2 minute read

Type Ahead system can also be called “auto-complete” or “incremental search”system etc.

Step1: Scope the problem

Let’s assume our system will have

  • return 5 results as system type each character.
  • we assume all search queries have lowercase characters

And what we values most:

  • fast response time
  • relevant sorted
  • scalable

Step2: High Level Design

At the most high level, the system should be broken into two parts:

  • Data Gathering: aggregate user’s input in real time
    • The basic idea behind Data Gathering is we maintain a frequency table for each input.
  • Query Service: respond 5 results based on user’s input
    • Basic idea is based on the input, we find the most 5 frequent records from above table and return to user

Step3: Design Deep Dive

High level design give us the basic idea how’s the system looks like.

Now let deep dive into each flow.

Trie

Trie Tree is also called prefix tree etc. here is the wiki page

To be short, it’s a tree-like data stucture which can compactly store strings.
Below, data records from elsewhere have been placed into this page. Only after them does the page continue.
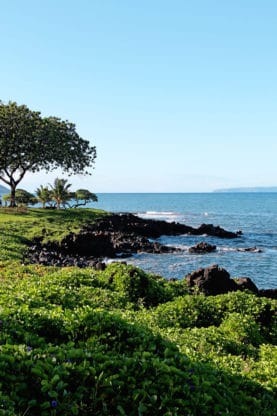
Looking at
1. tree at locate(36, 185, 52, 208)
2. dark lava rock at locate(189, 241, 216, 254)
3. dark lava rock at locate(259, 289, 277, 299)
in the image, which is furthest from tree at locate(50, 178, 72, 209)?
dark lava rock at locate(259, 289, 277, 299)

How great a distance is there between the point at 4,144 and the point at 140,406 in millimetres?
65316

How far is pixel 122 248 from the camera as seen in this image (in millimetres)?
45125

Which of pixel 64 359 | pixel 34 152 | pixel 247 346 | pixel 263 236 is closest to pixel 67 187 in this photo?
pixel 34 152

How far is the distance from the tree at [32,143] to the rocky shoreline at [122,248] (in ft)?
49.6

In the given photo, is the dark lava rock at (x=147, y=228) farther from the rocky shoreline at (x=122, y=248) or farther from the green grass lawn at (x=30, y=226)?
the green grass lawn at (x=30, y=226)

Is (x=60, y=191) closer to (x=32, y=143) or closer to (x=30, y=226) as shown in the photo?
(x=32, y=143)

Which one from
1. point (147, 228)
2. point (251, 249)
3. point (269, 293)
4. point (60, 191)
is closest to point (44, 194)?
point (60, 191)

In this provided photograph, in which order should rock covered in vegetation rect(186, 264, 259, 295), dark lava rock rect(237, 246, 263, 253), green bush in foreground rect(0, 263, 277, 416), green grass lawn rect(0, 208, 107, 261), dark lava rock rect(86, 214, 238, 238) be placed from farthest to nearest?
dark lava rock rect(86, 214, 238, 238) < dark lava rock rect(237, 246, 263, 253) < green grass lawn rect(0, 208, 107, 261) < rock covered in vegetation rect(186, 264, 259, 295) < green bush in foreground rect(0, 263, 277, 416)

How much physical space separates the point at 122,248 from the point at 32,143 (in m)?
31.6

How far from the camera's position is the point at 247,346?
12.1 metres

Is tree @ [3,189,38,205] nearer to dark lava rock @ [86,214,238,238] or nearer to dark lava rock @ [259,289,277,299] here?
dark lava rock @ [86,214,238,238]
Here are some key features:

  • root note represent empty string
  • each node stores a character and has 26 children
  • each tree node represent a single word

The left part is more like algorithm instead of system design, so I will ignore the left part.

Attention, the optimization part of Trie tree is, on each node ,we maintain one more field storing the most frequent result of that nodes, i.e. top 5 records starting with the nodes.

Data Gathering Service

In high level design part, we mentioned we will maintain a frequency table for user’s input.
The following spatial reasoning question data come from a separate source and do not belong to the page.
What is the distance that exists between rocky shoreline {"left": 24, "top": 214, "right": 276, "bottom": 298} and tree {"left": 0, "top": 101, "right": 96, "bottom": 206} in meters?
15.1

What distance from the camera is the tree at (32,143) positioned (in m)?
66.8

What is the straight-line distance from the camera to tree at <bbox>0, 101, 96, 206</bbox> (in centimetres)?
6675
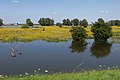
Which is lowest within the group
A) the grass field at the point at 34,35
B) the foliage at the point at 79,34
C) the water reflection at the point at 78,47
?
the water reflection at the point at 78,47

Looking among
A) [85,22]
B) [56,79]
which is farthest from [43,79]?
[85,22]

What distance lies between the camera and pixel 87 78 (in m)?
11.3

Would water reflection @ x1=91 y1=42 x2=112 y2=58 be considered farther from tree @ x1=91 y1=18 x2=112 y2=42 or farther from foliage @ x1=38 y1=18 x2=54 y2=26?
foliage @ x1=38 y1=18 x2=54 y2=26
It’s common sense that we cannot update this frequency table in real time cause it’s a resource consuming operation.

Instead, we can make it as offline operation which can be performed when server is not busy.

  • input records: Store the original input from users
  • aggregator: we can do some pre-compute on raw input, then aggregate their frequency based on time period etc.
  • workers: set of servers that build the trie data structure and store it in DB
  • trie db: since we will periodically build trie tree, we can take a snapshot of it, searilize it and store the serialized data in database. Document DB like MongoDB are good fits for it.

Query Service

From Above chart we can say we store the Trie data in Trie cache.

Then we can get the result from Trie Cache

  • input will first hit load balancer
  • load balancer will direct to web server with light load
  • web server first fetch the result from Trie Cache
  • if cache don’t have data, then we go to DB to search the result

Scalability

As you can imagine, our app is a storage sensitive app because we need to store a big volume of data.

The easiest sharing way is based on prefix, say the inputs starting with a-h go to server A, the inputs starting with j - q to server b etc.

This sharding need to be done very carefully since some prefix has more results than other prefix.

Step4: Wrap Up

Finally we can discuss the trade-off of design, say

  • this design cannot reflect breaking news. since we only periodically update the trie cache
    • solution is we can adopt some stream processing like Spark.